Google report: How does e-commerce affect developing countries?
How does e-commerce affect developing countries? Google was curious about that question and others when the company commissioned the Boston Consulting Group (BCG) to analyze the “nature and size of commercial activity on the Internet” and its overall impact on Russia’s economy. “Russia Online: How Internet is Transforming the Russian Economy” was released this month and indicates, among other things, the tremendous potential for growth in Russia’s Internet economy.
Besides asking how does e-commerce affect developing countries, the report addresses these primary topics:
- The size of the Internet economy in Russia and its growth prospects;
- The impact of the Internet on the development of industries and companies; and
- How businesses and individuals benefit from the Internet.
Top 5 points from the report:
1. The Internet has a direct impact on Russia’s GDP: In 2009, the estimated contribution of the Internet to Russia’s GDP was $19 billion (or 1.6 percent of its overall GDP). The report notes that although the figure may seem small compared to the revenue of other larger Russian brick-and-mortar companies, that value was reached despite low broadband penetration and underdeveloped e-commerce. The Internet’s potential to drive future growth then is vast and stretches across all sectors, including consumption, private investment, government spending and net exports.

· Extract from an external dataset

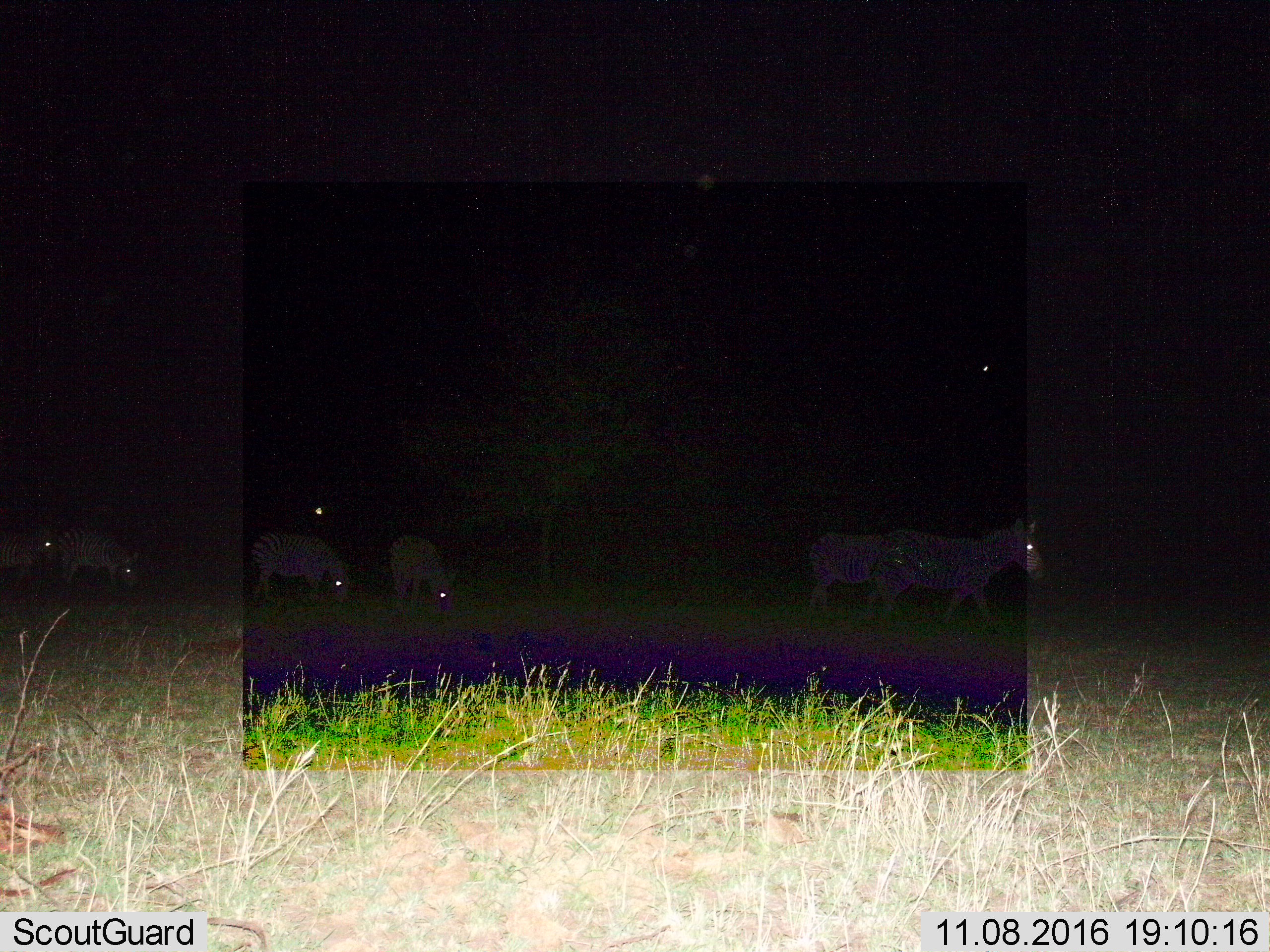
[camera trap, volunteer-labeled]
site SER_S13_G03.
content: unidentified animal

2. The Internet’s impact in Russia extends far beyond GDP alone: Consumer economic impact (e.g. e-commerce), business economic impact (e.g. business-to-business sales over the Internet) and broader social impact (e.g. social media sites) are all key drivers in Russia’s nascent Internet economy and vital measures of growth even though they may not be reflected in overall GDP.
3. Russia’s major barrier to Internet growth lies in its “digital divide”: Inconsistencies in Russia’s regional infrastructure hinder its overall growth. The report fleshes out the vast differences in Internet penetration around the country.
4. The Internet in Russia has “reshaped” industries: The report outlines how the retail and the public service industries have shifted dramatically as a result of the Internet, offering examples such as OZON.ru, Russia’s version of Amazon.com; the food retail sector’s 7th Continent and e-government initiatives across Russia. The report also discusses the potential for growth in the travel and tourism industries.
5. The Internet will continue to greatly impact small and medium-sized enterprises (SMEs), which are vital to Russia’s economic growth: The report notes a “diversified and well-balanced economy cannot survive without SMEs.” In recent years, many SMEs in Russia have developed as a result of the Internet. The Internet provides SMEs with key tools larger companies have always had access to, including sales and marketing channels, ways to expand global reach and ways to “automate” company processes. In Russia, SMEs comprise 25 percent of total corporate revenues per year. The report carries several compelling examples of SMEs in Russia that have flourished as a result of the Internet include:
- Ecwid: Founded in 2010, Ecwid is a software solution for online retail development. With Ecwid’s software, a company can upload a store Website onto a Webpage or social media site in a short period of time. Ecwid can be used by both new and existing businesses, which drives online sales as well as the development of smaller retailers.
- Avito: Founded in 2007, Avito is Russia’s largest platform for free classified advertising. In 2010, the estimated value of goods sold with Avito’s help exceeded $3 billion.
- Wikimart: Founded in 2009, Wikimart is a site hosting more than 2,000 stores that together offer 555,000 products and attract more than 100,000 visitors daily.
In conclusion, the report offers a bullish outlook for the “rapid future growth” of Russia’s Internet economy, stating it could potentially account for up to 3.7 percent of GDP by 2015. The report also outlines specific policy recommendations to maximize the Internet economy’s growth, including updating Internet infrastructure, introducing legislation to foster Internet use by individuals and businesses and improving overall e-commerce in Russia.